RNA isolation and quantification of viral NP RNAs.

Quantification of virus-specific RNA was carried out by reverse transcription–real-time quantitative PCR (RT-qPCR) essentially as described previously (45). Briefly, total RNA was extracted from infected or mock-infected A549 cells by using TRIzol reagent (Invitrogen) as described above. cDNAs complementary to the mRNA or vRNA type of influenza virus NP RNA segment were synthesized with tagged primers (45). A 5.5-μl mixture containing 100 ng of total RNA and 10 pmol of tagged primer was heated for 10 min at 65°C, chilled immediately on ice for 5 min, and then heated again at 60°C. After 5 min, 14.5 μl of a preheated reaction mixture containing 4 μl of 5× First Strand buffer (Invitrogen), 1 μl of 0.1 M dithiothreitol, 1 μl of deoxynucleoside triphosphate (dNTP) mix (10 mM concentration of each dNTP), 1 μl of Superscript III reverse transcriptase (200 U/μl; Invitrogen), 1 μl RNasin Plus RNase inhibitor (40 U/μl; Promega), and 6.5 μl saturated trehalose was added and incubated for 1 h. qPCR was performed with SYBR GreenER qPCR SuperMix on a Prism 7000 sequence detection system (Applied Biosystems).

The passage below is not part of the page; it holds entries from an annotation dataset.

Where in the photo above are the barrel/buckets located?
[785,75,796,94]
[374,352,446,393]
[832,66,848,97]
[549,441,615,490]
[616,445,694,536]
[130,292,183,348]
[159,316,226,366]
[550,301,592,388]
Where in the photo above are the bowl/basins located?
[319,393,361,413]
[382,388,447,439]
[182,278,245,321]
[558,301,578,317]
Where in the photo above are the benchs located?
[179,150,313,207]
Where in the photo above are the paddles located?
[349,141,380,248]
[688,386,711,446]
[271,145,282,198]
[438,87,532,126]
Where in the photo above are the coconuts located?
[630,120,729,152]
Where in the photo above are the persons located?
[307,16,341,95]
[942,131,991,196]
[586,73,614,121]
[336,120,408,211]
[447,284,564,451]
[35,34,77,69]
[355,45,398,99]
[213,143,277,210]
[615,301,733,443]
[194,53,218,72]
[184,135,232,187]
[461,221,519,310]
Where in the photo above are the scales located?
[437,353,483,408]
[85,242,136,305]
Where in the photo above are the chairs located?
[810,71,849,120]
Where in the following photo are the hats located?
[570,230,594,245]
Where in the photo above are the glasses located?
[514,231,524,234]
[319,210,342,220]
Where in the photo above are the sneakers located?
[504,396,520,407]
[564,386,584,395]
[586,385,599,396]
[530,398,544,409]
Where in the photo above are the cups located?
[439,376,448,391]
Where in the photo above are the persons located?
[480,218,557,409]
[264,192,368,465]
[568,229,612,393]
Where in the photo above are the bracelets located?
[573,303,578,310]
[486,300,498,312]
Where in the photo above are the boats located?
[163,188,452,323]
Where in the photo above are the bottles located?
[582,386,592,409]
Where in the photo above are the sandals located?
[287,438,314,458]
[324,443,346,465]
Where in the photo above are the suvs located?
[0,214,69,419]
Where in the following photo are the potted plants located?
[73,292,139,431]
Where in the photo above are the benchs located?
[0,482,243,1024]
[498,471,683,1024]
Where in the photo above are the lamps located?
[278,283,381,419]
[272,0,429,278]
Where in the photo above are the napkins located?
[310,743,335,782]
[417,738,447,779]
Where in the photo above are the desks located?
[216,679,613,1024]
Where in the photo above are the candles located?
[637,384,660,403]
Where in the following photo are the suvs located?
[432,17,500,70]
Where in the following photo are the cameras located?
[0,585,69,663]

Four microliters of a 10-fold dilution of cDNA was added to the qPCR mixture. The cycling conditions for qPCR were 95°C for 10 min followed by 40 cycles of 95°C for 15 s and 60°C for 1 min.

RESULTS AND DISCUSSION

We previously reported a proteomic analysis of the intracellular complexes formed by a recombinant influenza virus polymerase (11). This analysis revealed a series of human proteins that were stably associated with the viral enzyme. One such associated factor was NXP2/MORC3, a nuclear matrix-associated protein with RNA-binding activity (15).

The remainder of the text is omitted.